The first Quote Quest of the year (to which I didn’t contribute – I promise to be here more in 2021!) was a look forward to the new year, its challenges and opportunities, and this by Alethea Hunt was a beautiful reflection.

I liked this guest post by Violet Grey on Girl on the Net’s site. Don’t Bury Your Gays discusses, amongst other things, something much talked about in recent years in DIVA, the way that LGBT characters in TV films always seem to come to a sticky end, Rana Nazir in Corrie for example. Lesbian bed death is a thing. Lesbian soap death shouldn’t be.

On Kink of the Week I enjoyed Floss’s reflections on what love means to her.

I have not written much about sex workers’ rights in recent times but am still passionately committed to the cause. Margo St. James, one of the founders of the sex workers’ rights movement in the US died in January. Maggie McNeill paid tribute to her in 2013 here. The San Francisco Chronicle published an obituary on 13th January

Meanwhile my collaboration with Posy Churchgate , Delphine’s Schooldays, continues. Posy’s latest chapter is here and the mystery of the incriminating documents continues.

Floss is one of my favourite bloggers and I make no apologies for including another post by her, this time from Sinful Sunday of Floss and her pregnancy pillow. This reminded me of what happened when Vanity Fair had a picture of a 7 months pregnant Demi Moore on the cover of its August 1991 edition and there were widespread expressions of outrage about this allegedly disgusting spectacle. I hope we have moved on from those days. Pregnant bodies are beautiful bodies, as Floss shows here.

2020 has been a year of predominantly solo sex for many of us and this post by May More spoke to me, as well as bringing to mind a wonderful memory from a few years ago, of which more another time.

ML Slave Puppet discusses here how she had a frank and honest conversation with her dominant about her specific needs and how they weren’t being met.
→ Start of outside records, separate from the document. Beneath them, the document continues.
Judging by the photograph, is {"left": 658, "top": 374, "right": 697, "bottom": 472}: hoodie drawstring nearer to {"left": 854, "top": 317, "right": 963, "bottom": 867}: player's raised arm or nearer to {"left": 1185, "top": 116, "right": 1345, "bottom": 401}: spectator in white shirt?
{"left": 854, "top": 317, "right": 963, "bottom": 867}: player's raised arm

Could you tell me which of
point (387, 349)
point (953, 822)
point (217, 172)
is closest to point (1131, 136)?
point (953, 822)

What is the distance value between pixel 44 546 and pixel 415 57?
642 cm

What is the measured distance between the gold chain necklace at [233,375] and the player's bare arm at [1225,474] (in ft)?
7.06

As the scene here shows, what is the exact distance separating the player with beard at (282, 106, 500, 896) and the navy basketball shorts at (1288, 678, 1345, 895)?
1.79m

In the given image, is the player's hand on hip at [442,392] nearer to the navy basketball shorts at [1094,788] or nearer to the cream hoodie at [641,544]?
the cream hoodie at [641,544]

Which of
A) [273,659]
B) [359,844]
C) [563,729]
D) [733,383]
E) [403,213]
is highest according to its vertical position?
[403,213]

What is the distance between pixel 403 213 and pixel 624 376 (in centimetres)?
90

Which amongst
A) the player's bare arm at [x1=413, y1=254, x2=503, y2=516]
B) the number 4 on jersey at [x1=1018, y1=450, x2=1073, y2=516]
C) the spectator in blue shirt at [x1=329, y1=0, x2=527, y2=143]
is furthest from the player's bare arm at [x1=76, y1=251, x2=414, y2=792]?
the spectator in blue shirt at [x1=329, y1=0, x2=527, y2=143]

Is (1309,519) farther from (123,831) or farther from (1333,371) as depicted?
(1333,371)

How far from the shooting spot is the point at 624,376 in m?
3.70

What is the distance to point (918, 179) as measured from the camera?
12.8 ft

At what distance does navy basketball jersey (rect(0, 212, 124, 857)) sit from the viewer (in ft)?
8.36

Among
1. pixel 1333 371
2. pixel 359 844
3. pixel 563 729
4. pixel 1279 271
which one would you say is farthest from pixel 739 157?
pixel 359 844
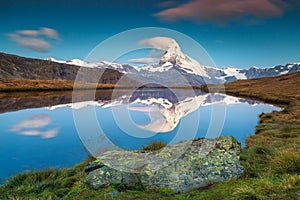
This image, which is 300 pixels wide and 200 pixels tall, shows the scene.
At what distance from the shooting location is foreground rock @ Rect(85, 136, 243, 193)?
7.77 m

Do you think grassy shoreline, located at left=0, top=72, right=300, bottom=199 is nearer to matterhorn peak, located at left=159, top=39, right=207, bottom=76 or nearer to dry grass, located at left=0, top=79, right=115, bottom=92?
matterhorn peak, located at left=159, top=39, right=207, bottom=76

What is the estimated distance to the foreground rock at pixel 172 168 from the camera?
777cm

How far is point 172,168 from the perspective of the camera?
27.1ft

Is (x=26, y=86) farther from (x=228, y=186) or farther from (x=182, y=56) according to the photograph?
(x=228, y=186)

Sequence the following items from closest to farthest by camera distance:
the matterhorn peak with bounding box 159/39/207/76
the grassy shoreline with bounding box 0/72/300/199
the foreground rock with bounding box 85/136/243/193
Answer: the grassy shoreline with bounding box 0/72/300/199
the foreground rock with bounding box 85/136/243/193
the matterhorn peak with bounding box 159/39/207/76

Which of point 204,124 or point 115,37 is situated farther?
point 204,124

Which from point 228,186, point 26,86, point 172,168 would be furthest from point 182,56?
point 26,86

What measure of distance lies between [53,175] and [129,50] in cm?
754

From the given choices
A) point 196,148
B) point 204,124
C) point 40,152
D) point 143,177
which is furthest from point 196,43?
point 204,124

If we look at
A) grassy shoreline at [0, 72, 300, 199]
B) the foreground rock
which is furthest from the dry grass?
the foreground rock

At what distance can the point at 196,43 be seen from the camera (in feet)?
35.6

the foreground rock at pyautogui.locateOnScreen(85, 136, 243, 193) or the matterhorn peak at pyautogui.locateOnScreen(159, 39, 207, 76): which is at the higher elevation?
the matterhorn peak at pyautogui.locateOnScreen(159, 39, 207, 76)

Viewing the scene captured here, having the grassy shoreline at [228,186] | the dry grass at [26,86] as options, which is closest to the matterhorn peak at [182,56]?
the grassy shoreline at [228,186]

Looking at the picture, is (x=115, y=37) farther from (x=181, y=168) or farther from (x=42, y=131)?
(x=42, y=131)
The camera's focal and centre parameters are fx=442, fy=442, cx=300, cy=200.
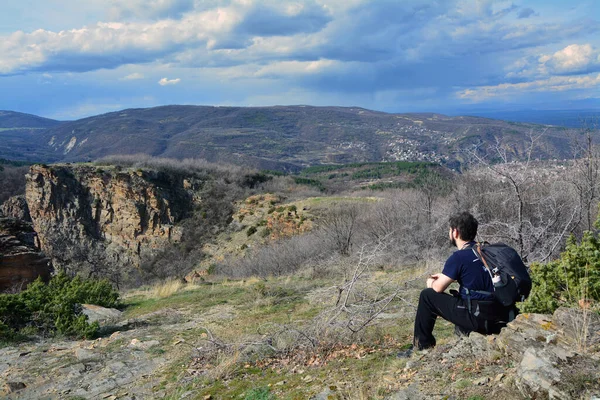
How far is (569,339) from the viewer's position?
135 inches

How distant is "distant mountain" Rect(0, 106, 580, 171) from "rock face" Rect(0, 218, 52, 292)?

2021 is a year of significant musical anniversaries and this December marks the 50th anniversary of the release of the untitled album known to most people as Led Zeppelin IV. It seems hard to believe that there was once a world without Stairway to Heaven and I would have difficulty believing that anyone reading this has not heard it, probably several times. Which brings me to this post by Mr E and Lilly, bloggers who are new to me. I love this monochrome photograph which is atmospheric and doesn’t give up all its secrets on first viewing. There’s a feeling I get when I look to the West……..

As an avid reader I enjoyed Barefoot Sub’s reflections on libraries

This guest post on Girl on the Net’s blog is the first sex toy review I have linked to in a monthly roundup but I thought it was hot!

And finally something else from Quote Quest, a meme that attracts relatively few posts but which are always of top quality, like this by Tabitha Rayne.

And this year I am going to share with you some of my favourite music. I posted on the Musically Ranting meme the first time last week, a memoir of cars and songs and this song will forever be May 1985 at the wheel of a Cortina 1600E. Enjoy, and I will back next month with more things I have enjoyed.